* Start SOURCE DOCUMENT *
What happened? I let someone else turn my head and make me wonder. I let someone else make me think I could be happier.

I left my marriage for someone else who turned out to be an even bigger mistake.

So, yeah. Big, gigantic, embarrassing, shameful do-over. Those are the worst.

P.S. Sorry, Russ. Bummer, I know. They can't always be someone else's fault. Sometimes, they're my own.

Sunday, October 3, 2010

#1 in a Long List of Do-overs

About twenty years ago, I worked on a staff of thirteen people. Every Christmas, a guy in our department hosted an extravagant holiday party at his house. An extravagant, exclusive holiday party. Most of the people he invited were friends of his who weren't on our staff. A few times, one or another of my glamourous contemporaries made the cut, but I never did.

Here's how the annual gala became a bee in my bonnet.

This man would begin bragging insufferably about the festivities weeks beforehand. He'd describe in painstaking detail to anyone within earshot about who was invited, what catering company he'd chosen, which hors d'oeuvres would be served, how much champagne he was buying, and the name, as well as a detailed physical description, of the handsome bartender he'd selected.

And he did it as though it were perfectly acceptable to tell those of us who weren't invited what a great time we'd be missing.

A week or so after the party, he'd gather us together so that he could dramatically unveil the party pics. And there they all were, everyone who wasn't us, all glammed up in their black-tie finery and fancy holiday dresses, toasting, laughing and smiling the smile of the chosen. It was all so "Gatsby."
* End SOURCE DOCUMENT *
* Start ENTRIES SHOWN *
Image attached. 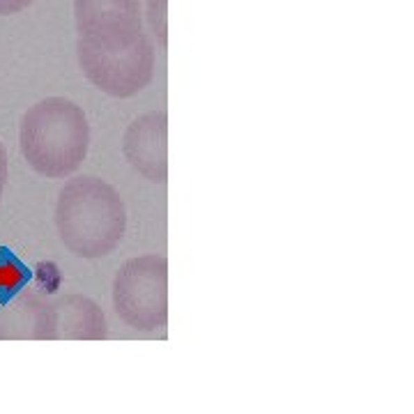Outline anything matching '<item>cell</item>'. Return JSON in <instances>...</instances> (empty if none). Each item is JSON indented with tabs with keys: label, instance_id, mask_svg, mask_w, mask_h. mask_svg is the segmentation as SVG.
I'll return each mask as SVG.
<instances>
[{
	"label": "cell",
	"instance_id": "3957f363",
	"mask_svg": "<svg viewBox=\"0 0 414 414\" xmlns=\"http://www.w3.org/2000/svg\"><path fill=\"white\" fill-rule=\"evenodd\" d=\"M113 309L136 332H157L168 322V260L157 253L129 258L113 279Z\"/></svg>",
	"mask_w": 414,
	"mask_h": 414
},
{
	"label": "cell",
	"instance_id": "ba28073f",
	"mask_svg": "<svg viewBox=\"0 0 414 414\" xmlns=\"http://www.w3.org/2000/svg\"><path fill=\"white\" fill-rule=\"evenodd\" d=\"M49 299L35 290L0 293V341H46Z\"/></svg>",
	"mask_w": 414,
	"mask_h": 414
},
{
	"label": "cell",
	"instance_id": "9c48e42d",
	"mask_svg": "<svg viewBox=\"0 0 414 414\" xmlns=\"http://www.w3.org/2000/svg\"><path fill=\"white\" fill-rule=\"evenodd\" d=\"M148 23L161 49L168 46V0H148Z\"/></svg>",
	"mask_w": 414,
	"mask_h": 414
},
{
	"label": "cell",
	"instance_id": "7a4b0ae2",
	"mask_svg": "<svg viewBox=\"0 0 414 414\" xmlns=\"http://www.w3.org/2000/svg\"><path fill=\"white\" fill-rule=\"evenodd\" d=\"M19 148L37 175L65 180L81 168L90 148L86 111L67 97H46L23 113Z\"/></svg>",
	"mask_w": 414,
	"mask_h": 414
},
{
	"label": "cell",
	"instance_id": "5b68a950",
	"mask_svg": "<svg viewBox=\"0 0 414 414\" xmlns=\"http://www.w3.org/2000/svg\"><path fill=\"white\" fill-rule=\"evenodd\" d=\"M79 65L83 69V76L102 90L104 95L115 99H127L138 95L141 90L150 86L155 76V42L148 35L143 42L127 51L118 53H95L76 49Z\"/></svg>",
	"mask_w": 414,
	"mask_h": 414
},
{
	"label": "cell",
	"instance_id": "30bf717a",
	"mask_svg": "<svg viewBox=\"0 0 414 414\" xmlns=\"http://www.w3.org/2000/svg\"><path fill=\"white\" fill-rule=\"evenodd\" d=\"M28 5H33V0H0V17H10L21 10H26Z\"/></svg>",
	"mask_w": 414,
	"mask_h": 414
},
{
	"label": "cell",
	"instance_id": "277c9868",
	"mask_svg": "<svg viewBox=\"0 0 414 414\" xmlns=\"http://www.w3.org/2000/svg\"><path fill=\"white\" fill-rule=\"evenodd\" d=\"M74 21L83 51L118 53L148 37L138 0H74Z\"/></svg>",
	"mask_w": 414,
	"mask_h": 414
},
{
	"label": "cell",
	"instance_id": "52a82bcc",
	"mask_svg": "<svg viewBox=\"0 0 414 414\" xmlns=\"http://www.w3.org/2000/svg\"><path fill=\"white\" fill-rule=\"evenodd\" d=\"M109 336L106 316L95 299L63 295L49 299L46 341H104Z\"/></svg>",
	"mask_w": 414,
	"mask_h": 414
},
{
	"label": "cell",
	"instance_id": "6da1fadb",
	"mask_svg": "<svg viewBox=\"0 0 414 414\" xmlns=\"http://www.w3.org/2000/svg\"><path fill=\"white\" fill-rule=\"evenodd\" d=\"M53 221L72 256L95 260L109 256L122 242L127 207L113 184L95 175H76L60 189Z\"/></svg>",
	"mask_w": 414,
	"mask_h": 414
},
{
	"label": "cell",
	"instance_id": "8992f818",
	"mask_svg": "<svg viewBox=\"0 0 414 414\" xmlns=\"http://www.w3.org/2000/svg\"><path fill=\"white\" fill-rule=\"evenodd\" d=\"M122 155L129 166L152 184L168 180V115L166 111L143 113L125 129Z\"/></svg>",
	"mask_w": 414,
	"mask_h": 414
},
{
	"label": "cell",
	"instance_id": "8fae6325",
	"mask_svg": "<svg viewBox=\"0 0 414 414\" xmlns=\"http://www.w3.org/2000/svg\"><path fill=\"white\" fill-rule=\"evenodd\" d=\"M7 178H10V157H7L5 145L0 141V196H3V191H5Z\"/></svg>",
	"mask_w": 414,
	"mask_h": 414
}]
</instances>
* End ENTRIES SHOWN *
### WHAT IS EXPECTED
Pick up the blog post about the coworker's holiday party after its last sentence and write the next few paragraphs.

### TASK ANSWER
The weirdest part, in retrospect, was not his boorish behavior, but that the rest of us "uninvitees" acted as though his boorish behavior were acceptable.

Now that I'm older, what I wouldn't give for a do-over. I'd go back in time, armed with my newfound feistiness, and the first time it dawned on me that he was bragging about a party I wasn't invited to, here's how it would play out:

Him: . . . and my holiday party is going to be December blah, blah, blah, and it's going to be more amazing than ever this year because blah, blah, blah, beluga caviar, blah, blah, blah, crudités, blah, blah, blah, Dom Pérignon and blah blah just-kill-me-now blah.

Me, putting out a Max menthol in my crown-shaped ashtray, because you could smoke at your desk back then: So when did you become such an ass?

(He'd look at me speechless, his expression even more surprised than his eye-lift had already rendered him.)

Me: What I mean is, at some point, you must have been a nice guy. If you'd always been this insensitive, you wouldn't have enough friends to have a party, so what happened?

I don't know what would have happened next because it doesn't matter. All that matters is that I would have stood up for myself, and said the right thing and the right time.

Anyway, I've been thinking lately about the past--about things I should have said that I didn't (and vice-versa), relationships that I've hung onto that I should have let go of, people I thought were one way who turned out to be another, and expectations I've held with a death-grip that I'm reluctantly and finally setting free.

So, that's what I'm going to write about for awhile. I'm a little smarter now that I'm in the third quarter of my life. I'm much more realistic. And I'm working on becoming braver. It reminds me of when Piglet said to Winnie-the-Pooh "It's hard to be brave when you're a Very Small animal."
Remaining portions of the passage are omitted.